Mushroom caviar from honey agarics with garlic for the winter is a delicious appetizer with which you can meet the most dear and beloved guests.
Cooking time 1 hour
Honey mushrooms 2 kg
Onion 300 g
A clove of garlic 5-6 pcs
Vegetable oil 50 ml
Salt 1 tsp
Vinegar essence 70% 1 tsp
Sort out 2 kg of mushrooms with large caps, remove the black legs.
Rinse the mushrooms well and place in a saucepan. Fill with water so that the mushrooms are completely covered.
Boil the mushrooms, after boiling, cook for 10-15 minutes.
Throw the mushrooms in a colander, let the water drain and cool.
Finely chop 300 g of onion, peel 4-5 cloves of garlic and pass through a press.
Pass the boiled mushrooms through a meat grinder.
Put finely chopped onion in a saucepan and add 50 ml of vegetable oil. Fry for 1-2 minutes.

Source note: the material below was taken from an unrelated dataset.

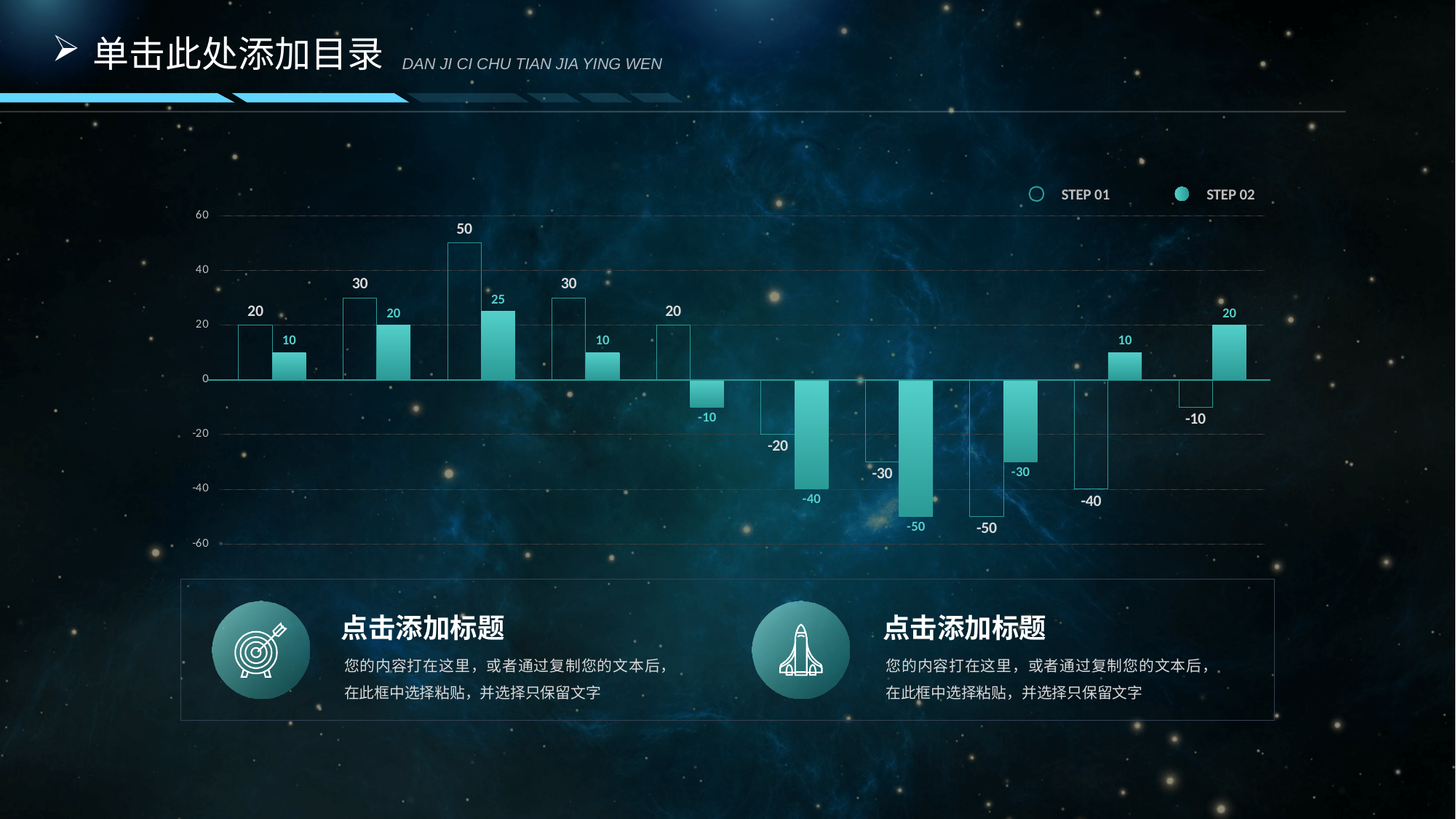
What are the names of the two series in the legend? STEP 01 and STEP 02 What is the value of the STEP 01 bar in the ninth group from the left? -40 What is the value of the STEP 02 bar in the rightmost group? 20 What kind of chart is shown on the slide? bar chart What is the highest value among the STEP 01 bars? 50 In the second group from the left, which series has the larger value, STEP 01 or STEP 02? STEP 01 What is the lowest value among the STEP 02 bars? -50 How many series does the chart legend list? 2 What is the difference between the STEP 01 and STEP 02 values in the third group from the left? 25 What is the value of the STEP 02 bar in the third group from the left? 25 What is the value of the STEP 01 bar in the third group from the left? 50 How many groups of bars are plotted along the x axis? 10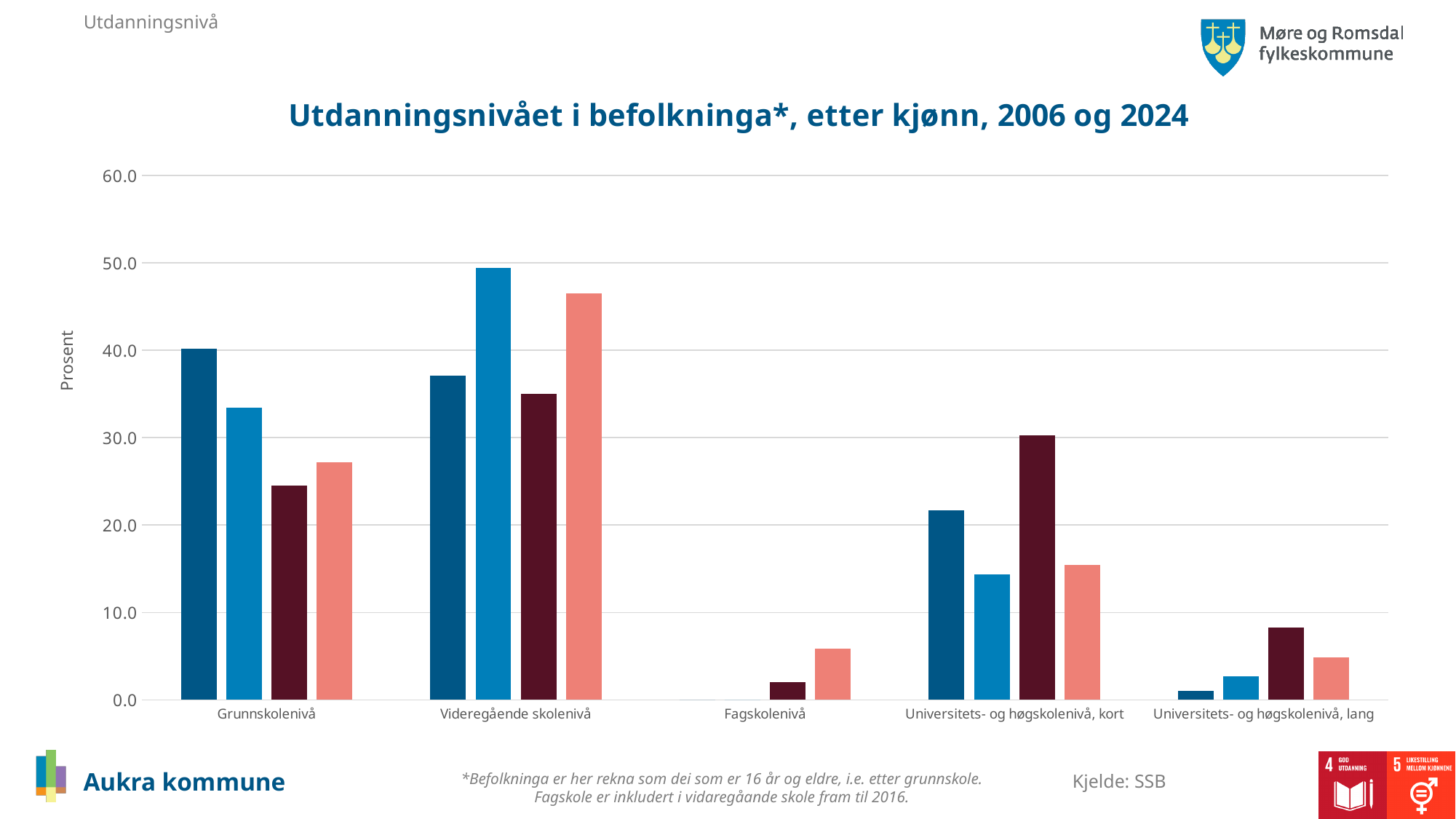
Is the value of the salmon (light red) bar for Fagskolenivå greater or less than 10? less Is the value of the salmon (light red) bar for Videregående skolenivå greater or less than 40? greater Which category contains the shortest bar in the chart? Universitets- og høgskolenivå, lang How many categories are shown on the x axis of the chart? 5 How many bars are plotted for the Fagskolenivå category? 2 What kind of chart is shown on the slide? bar chart Which category contains the tallest bar in the chart? Videregående skolenivå Is the value of the dark blue bar for Universitets- og høgskolenivå, kort greater or less than 20? greater What is the title of the chart? Utdanningsnivået i befolkninga*, etter kjønn, 2006 og 2024 What is the label of the vertical axis? Prosent Which is larger: the dark blue bar for Grunnskolenivå or the dark blue bar for Videregående skolenivå? Grunnskolenivå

Add honey mushrooms and simmer over medium heat for 20 minutes, stirring occasionally.
Add 1 teaspoon of salt and pressed garlic. Mix.
Add 1 teaspoon of 70% vinegar essence and mix well, simmer for 3-5 minutes.
Place the hot caviar in clean jars, placing the caviar tightly.
Screw on the lids and leave warm until cool. Mushroom caviar from honey agarics with garlic is ready for the winter.
Store mushroom caviar in a cellar or refrigerator. Enjoy your meal!